Ipazia d’Alessandria, perché è stata uccisa? e che opere scrisse? Questa è la storia della prima matematica e scienziata della storia di cui abbiamo memoria.
Non so come si sentano le donne – scienziate e non – in equilibrio precario tra carriera, affetti e frustrazioni professionali, corrose da dubbi esistenziali, alla continua rincorsa di un’esistenza autentica ed una progettualità “gettata” all’interno della cornice spazio-temporale alla quale non ci si può sottrarre. Possiamo provare ad immaginarlo? Sappiamo, invece, come abbia vissuto la prima filosofa e scienziata dell’antichità e su quale altare epistemico sia stata sacrificata Ipazia.
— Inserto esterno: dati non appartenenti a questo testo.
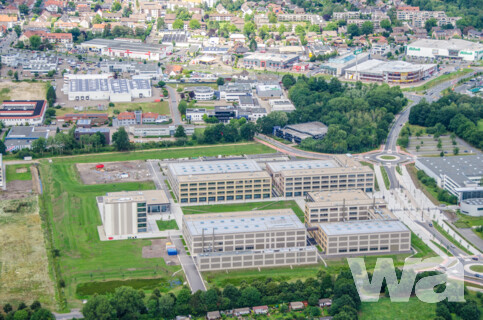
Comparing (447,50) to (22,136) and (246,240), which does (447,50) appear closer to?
(22,136)

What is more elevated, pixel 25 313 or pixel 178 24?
pixel 178 24

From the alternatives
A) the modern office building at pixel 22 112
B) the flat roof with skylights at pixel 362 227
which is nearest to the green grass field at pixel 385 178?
the flat roof with skylights at pixel 362 227

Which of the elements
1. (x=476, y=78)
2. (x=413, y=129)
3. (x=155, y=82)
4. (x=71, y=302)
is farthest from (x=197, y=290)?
(x=476, y=78)

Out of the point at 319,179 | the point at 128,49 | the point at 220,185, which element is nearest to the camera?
A: the point at 220,185

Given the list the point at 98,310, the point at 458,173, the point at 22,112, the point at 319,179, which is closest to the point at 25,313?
the point at 98,310

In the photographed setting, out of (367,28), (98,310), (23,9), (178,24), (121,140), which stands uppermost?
(23,9)

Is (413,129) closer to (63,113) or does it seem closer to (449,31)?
(63,113)
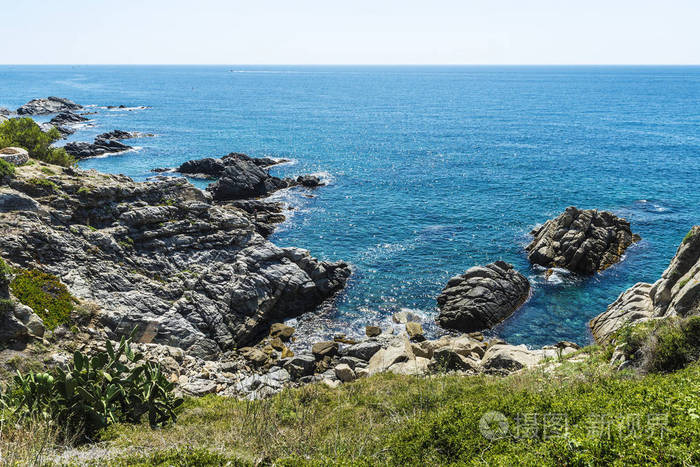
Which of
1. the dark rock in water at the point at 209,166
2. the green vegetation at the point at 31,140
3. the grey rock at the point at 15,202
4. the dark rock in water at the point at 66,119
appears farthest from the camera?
the dark rock in water at the point at 66,119

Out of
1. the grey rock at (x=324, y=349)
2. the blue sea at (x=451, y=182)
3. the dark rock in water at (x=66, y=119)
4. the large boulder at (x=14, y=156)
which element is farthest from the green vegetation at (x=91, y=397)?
the dark rock in water at (x=66, y=119)

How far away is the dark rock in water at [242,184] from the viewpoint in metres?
62.5

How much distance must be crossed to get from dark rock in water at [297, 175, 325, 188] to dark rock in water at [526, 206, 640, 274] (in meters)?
34.3

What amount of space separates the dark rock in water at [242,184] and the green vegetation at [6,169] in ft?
99.7

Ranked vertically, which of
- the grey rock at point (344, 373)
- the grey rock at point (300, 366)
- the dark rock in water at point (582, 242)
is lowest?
the grey rock at point (300, 366)

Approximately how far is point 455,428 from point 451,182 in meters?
59.5

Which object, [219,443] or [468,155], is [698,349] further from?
[468,155]

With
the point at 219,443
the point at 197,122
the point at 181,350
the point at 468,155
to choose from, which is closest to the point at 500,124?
the point at 468,155

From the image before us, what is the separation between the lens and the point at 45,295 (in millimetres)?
25500

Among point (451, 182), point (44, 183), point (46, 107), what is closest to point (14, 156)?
point (44, 183)

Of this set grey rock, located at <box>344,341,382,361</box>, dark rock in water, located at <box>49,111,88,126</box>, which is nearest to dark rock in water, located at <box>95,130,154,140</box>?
dark rock in water, located at <box>49,111,88,126</box>

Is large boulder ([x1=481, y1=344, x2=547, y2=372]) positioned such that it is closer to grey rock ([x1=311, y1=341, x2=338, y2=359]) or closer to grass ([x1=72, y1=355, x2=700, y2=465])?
grass ([x1=72, y1=355, x2=700, y2=465])

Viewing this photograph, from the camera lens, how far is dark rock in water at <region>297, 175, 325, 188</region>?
68.3 metres

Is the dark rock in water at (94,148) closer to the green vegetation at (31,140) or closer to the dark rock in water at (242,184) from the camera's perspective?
the dark rock in water at (242,184)
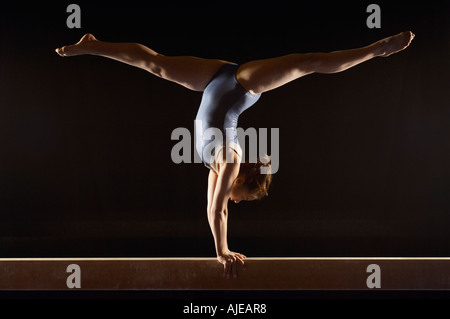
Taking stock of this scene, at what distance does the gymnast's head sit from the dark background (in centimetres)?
114

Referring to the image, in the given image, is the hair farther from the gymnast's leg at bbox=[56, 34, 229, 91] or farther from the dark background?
the dark background

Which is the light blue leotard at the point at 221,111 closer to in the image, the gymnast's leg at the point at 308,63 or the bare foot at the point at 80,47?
the gymnast's leg at the point at 308,63

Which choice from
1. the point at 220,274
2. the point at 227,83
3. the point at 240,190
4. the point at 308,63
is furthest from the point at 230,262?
the point at 308,63

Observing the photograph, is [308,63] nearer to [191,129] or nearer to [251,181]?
[251,181]

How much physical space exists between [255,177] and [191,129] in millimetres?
1233

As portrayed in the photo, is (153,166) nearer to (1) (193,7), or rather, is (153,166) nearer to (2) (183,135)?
(2) (183,135)

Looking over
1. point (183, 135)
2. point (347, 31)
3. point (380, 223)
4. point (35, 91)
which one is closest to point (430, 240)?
point (380, 223)

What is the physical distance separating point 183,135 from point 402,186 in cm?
184

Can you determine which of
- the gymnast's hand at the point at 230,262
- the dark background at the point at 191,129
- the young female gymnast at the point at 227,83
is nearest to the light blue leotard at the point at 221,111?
the young female gymnast at the point at 227,83

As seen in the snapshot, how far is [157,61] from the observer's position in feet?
9.01

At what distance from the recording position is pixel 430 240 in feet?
12.9

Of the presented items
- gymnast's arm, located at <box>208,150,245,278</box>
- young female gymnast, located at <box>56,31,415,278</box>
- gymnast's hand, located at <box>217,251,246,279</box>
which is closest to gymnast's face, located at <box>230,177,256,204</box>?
young female gymnast, located at <box>56,31,415,278</box>

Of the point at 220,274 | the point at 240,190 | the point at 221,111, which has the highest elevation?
the point at 221,111

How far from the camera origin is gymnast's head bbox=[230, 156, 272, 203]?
2797 millimetres
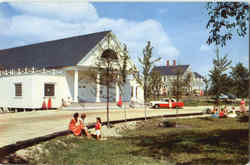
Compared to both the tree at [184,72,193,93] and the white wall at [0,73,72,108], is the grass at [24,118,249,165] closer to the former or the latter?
the white wall at [0,73,72,108]

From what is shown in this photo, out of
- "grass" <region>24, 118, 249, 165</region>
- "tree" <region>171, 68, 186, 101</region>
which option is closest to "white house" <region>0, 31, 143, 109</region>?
"tree" <region>171, 68, 186, 101</region>

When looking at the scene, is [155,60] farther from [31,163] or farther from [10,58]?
[10,58]

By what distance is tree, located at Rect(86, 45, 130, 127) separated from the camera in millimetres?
11602

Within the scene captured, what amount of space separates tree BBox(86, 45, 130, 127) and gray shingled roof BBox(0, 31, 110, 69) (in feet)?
34.0

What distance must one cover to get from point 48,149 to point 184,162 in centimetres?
375

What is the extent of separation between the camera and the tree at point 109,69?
11.6 meters

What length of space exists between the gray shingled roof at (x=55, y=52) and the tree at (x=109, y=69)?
10.4 metres

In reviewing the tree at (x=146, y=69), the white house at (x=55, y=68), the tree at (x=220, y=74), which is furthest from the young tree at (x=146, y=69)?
the white house at (x=55, y=68)

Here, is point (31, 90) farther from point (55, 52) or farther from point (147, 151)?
point (147, 151)

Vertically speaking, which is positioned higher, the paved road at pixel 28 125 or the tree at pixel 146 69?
the tree at pixel 146 69

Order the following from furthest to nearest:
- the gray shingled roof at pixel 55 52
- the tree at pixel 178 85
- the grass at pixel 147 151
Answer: the gray shingled roof at pixel 55 52 < the tree at pixel 178 85 < the grass at pixel 147 151

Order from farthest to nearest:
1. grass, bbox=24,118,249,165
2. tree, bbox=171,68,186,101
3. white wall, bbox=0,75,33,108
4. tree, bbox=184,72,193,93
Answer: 1. tree, bbox=184,72,193,93
2. tree, bbox=171,68,186,101
3. white wall, bbox=0,75,33,108
4. grass, bbox=24,118,249,165

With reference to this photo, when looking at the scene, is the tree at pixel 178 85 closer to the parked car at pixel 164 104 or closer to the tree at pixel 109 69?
the parked car at pixel 164 104

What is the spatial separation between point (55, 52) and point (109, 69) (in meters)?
12.3
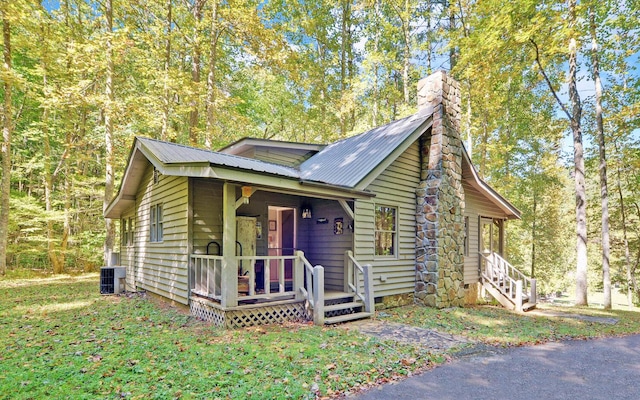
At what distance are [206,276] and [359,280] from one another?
3.41 meters

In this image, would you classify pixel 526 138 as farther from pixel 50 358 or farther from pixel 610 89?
pixel 50 358

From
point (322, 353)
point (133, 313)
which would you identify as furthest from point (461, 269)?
point (133, 313)

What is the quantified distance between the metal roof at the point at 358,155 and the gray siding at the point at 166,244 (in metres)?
3.20

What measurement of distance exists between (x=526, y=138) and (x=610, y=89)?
15.7 ft

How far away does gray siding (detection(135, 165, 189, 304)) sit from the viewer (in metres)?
7.75

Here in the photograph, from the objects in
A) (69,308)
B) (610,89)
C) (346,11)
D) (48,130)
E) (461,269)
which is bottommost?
(69,308)

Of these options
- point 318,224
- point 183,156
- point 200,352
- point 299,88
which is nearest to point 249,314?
point 200,352

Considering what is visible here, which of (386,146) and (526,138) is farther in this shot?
(526,138)

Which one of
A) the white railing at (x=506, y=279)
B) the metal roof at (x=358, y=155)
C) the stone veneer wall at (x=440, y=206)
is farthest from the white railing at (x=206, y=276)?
the white railing at (x=506, y=279)

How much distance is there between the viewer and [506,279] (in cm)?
1188

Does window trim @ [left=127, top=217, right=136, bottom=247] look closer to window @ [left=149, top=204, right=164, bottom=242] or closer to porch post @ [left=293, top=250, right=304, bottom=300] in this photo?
window @ [left=149, top=204, right=164, bottom=242]

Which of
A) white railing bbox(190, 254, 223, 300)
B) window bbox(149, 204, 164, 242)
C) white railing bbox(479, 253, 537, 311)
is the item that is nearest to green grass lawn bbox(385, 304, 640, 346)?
white railing bbox(479, 253, 537, 311)

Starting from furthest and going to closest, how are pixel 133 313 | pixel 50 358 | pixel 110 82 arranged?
1. pixel 110 82
2. pixel 133 313
3. pixel 50 358

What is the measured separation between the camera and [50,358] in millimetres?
4695
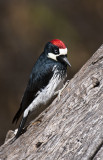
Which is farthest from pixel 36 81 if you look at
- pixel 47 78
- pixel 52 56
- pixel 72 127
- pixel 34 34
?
pixel 34 34

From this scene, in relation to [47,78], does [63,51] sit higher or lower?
higher

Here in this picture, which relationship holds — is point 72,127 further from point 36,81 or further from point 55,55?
point 55,55

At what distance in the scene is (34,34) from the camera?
913 centimetres

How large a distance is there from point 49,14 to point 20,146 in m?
5.50

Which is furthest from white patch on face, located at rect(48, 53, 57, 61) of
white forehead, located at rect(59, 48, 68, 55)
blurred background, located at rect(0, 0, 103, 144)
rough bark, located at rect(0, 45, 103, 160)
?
blurred background, located at rect(0, 0, 103, 144)

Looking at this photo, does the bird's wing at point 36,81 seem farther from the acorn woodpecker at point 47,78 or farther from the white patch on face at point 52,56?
the white patch on face at point 52,56

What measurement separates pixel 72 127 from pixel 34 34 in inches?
227

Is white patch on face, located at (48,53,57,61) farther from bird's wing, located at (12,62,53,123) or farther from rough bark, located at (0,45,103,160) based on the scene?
rough bark, located at (0,45,103,160)

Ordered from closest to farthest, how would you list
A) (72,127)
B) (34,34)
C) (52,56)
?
(72,127), (52,56), (34,34)

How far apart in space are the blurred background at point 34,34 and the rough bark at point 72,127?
4678mm

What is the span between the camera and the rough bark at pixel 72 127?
11.1 ft

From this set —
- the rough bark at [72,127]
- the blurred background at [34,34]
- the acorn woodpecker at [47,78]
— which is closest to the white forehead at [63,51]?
the acorn woodpecker at [47,78]

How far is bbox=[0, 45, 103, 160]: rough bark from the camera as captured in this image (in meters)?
3.39

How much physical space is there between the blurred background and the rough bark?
468 centimetres
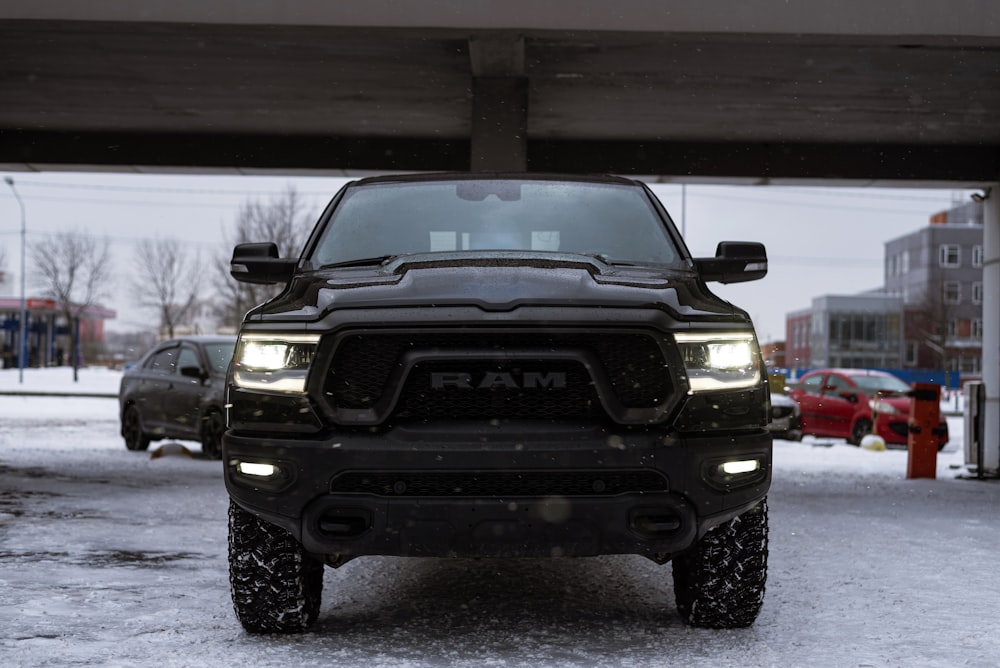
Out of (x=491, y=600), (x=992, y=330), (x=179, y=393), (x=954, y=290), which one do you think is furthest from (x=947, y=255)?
(x=491, y=600)

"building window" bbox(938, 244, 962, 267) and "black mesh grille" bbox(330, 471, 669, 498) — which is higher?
"building window" bbox(938, 244, 962, 267)

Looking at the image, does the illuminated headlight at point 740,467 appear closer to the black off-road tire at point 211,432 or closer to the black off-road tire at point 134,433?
the black off-road tire at point 211,432

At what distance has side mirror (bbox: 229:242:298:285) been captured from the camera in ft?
15.8

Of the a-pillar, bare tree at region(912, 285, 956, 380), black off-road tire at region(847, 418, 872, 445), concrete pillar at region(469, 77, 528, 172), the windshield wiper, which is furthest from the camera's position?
bare tree at region(912, 285, 956, 380)

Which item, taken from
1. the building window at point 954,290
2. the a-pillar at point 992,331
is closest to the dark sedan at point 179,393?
the a-pillar at point 992,331

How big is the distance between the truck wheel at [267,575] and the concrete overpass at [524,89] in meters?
5.59

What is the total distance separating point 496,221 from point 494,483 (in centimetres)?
185

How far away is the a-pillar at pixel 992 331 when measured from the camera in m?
12.5

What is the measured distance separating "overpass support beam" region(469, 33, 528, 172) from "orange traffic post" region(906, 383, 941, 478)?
207 inches

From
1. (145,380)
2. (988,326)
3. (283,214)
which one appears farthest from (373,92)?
(283,214)

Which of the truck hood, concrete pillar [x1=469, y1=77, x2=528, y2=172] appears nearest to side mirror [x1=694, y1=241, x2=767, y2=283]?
the truck hood

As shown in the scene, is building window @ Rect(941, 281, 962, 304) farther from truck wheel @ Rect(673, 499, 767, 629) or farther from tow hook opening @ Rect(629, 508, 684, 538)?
tow hook opening @ Rect(629, 508, 684, 538)

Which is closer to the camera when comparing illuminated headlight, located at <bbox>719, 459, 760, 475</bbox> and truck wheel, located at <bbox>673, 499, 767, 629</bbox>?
illuminated headlight, located at <bbox>719, 459, 760, 475</bbox>

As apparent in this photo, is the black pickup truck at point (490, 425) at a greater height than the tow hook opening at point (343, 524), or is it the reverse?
the black pickup truck at point (490, 425)
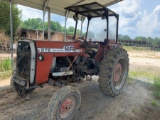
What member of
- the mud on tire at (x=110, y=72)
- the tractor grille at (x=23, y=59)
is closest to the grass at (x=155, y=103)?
the mud on tire at (x=110, y=72)

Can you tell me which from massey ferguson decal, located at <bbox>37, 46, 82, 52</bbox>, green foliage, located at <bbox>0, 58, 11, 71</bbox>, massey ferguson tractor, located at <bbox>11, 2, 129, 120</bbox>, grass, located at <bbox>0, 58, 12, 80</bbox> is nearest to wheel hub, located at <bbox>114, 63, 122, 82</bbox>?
massey ferguson tractor, located at <bbox>11, 2, 129, 120</bbox>

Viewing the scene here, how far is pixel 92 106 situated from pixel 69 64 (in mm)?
1149

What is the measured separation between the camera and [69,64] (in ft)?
14.1

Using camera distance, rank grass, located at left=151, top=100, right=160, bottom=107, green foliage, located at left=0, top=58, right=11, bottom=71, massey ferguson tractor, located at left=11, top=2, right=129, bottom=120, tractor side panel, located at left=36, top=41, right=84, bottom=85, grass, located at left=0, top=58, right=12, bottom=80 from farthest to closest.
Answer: green foliage, located at left=0, top=58, right=11, bottom=71 → grass, located at left=0, top=58, right=12, bottom=80 → grass, located at left=151, top=100, right=160, bottom=107 → tractor side panel, located at left=36, top=41, right=84, bottom=85 → massey ferguson tractor, located at left=11, top=2, right=129, bottom=120

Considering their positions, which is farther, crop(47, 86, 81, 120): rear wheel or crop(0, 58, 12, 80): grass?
crop(0, 58, 12, 80): grass

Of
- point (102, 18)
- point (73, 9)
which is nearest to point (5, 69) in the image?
point (73, 9)

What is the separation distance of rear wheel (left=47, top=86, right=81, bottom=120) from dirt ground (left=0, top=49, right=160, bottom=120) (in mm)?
263

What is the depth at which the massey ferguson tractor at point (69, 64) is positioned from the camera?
3.54 m

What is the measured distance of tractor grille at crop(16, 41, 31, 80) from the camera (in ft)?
12.0

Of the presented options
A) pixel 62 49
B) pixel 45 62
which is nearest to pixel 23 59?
pixel 45 62

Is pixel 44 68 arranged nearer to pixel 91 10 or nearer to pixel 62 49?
pixel 62 49

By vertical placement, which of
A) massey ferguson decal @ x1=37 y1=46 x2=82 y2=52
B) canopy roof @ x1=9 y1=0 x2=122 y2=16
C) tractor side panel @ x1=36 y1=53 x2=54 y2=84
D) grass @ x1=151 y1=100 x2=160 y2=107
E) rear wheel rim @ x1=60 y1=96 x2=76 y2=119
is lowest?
grass @ x1=151 y1=100 x2=160 y2=107

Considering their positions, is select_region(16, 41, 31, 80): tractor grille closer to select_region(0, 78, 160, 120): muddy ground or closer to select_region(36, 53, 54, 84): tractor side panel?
select_region(36, 53, 54, 84): tractor side panel

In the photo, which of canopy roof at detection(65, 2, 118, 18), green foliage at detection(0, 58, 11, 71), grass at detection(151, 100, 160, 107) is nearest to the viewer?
canopy roof at detection(65, 2, 118, 18)
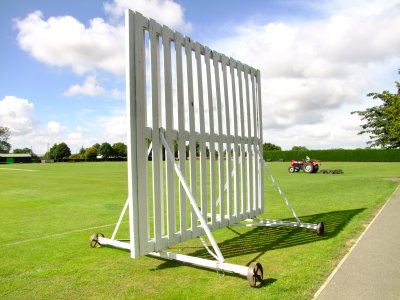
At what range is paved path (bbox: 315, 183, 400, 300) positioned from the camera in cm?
374

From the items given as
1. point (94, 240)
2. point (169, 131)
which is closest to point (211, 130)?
point (169, 131)

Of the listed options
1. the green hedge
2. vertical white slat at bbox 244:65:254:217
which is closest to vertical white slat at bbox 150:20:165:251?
vertical white slat at bbox 244:65:254:217

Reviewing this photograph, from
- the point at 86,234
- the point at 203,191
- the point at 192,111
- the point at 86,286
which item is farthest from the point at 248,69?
the point at 86,286

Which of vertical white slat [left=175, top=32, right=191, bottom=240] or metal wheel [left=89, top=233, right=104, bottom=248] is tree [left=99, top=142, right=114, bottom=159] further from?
vertical white slat [left=175, top=32, right=191, bottom=240]

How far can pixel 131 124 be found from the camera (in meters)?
4.49

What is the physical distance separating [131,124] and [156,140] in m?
0.47

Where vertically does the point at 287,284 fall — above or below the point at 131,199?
below

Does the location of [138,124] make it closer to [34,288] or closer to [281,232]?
[34,288]

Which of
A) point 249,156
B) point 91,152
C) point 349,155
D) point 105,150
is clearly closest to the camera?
point 249,156

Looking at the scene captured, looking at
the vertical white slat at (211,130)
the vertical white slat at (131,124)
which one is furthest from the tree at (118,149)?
the vertical white slat at (131,124)

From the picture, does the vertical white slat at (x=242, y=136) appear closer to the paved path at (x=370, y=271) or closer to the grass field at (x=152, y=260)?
the grass field at (x=152, y=260)

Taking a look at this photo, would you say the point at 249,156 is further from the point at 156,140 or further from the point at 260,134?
the point at 156,140

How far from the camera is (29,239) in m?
6.39

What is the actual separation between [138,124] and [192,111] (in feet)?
3.75
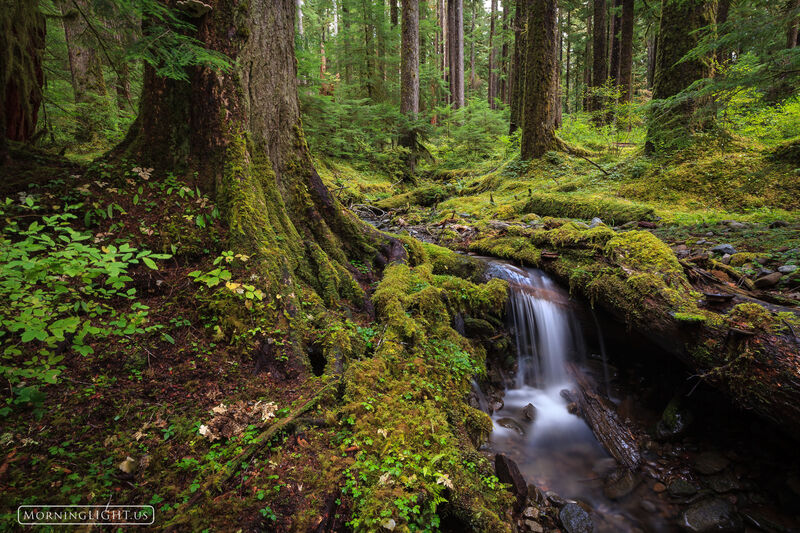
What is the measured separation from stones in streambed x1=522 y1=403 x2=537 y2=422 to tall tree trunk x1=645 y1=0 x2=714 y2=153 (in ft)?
22.8

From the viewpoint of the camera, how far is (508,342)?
17.5ft

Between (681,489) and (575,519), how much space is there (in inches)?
51.8

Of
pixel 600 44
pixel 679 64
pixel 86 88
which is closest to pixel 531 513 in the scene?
pixel 679 64

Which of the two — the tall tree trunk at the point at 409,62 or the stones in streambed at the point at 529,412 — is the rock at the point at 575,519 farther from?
the tall tree trunk at the point at 409,62

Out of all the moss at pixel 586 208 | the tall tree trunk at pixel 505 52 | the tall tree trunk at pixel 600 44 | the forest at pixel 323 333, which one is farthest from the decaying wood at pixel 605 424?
the tall tree trunk at pixel 505 52

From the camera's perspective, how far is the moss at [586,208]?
272 inches

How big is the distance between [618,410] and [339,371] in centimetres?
394

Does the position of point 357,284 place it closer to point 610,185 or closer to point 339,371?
point 339,371

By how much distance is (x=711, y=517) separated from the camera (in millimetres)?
3277

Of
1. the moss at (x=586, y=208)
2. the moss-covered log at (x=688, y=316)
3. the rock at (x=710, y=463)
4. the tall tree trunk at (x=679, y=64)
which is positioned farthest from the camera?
the tall tree trunk at (x=679, y=64)

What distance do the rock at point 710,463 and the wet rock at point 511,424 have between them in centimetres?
182

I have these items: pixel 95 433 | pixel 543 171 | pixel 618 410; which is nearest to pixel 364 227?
pixel 95 433

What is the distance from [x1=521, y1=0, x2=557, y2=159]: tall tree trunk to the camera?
10336 mm

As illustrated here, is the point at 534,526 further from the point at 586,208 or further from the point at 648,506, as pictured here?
the point at 586,208
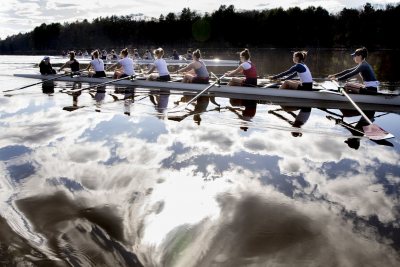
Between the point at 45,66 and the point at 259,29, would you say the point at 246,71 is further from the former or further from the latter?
the point at 259,29

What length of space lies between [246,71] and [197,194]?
9.32 metres

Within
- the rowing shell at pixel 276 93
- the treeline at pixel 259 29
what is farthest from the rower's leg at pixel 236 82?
the treeline at pixel 259 29

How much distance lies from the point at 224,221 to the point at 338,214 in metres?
1.49

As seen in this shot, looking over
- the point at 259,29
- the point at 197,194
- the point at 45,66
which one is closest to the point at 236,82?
the point at 197,194

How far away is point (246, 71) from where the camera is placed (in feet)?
44.7

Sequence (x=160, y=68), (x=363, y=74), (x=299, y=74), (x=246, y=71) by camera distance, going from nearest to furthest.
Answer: (x=363, y=74) < (x=299, y=74) < (x=246, y=71) < (x=160, y=68)

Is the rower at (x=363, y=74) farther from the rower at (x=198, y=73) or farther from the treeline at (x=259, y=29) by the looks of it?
the treeline at (x=259, y=29)

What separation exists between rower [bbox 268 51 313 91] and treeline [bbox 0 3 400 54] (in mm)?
84196

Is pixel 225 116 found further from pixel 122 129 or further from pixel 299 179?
pixel 299 179

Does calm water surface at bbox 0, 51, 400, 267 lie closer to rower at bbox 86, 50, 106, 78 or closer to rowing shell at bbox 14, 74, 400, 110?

Dalle pagine di GRIDALO, ultima fatica letteraria di Roberto Saviano, si alza forte e chiara la sua voce, quella della ragione, della verità e della libertà di pensiero, a cui fanno eco altri (anti-) eroi della storia passata e recente (da Giordano Bruno a Martin Luther King, passando per la poetessa russa Anna Andreevna Achmatova fino alla giornalista Anna Politkovskaja).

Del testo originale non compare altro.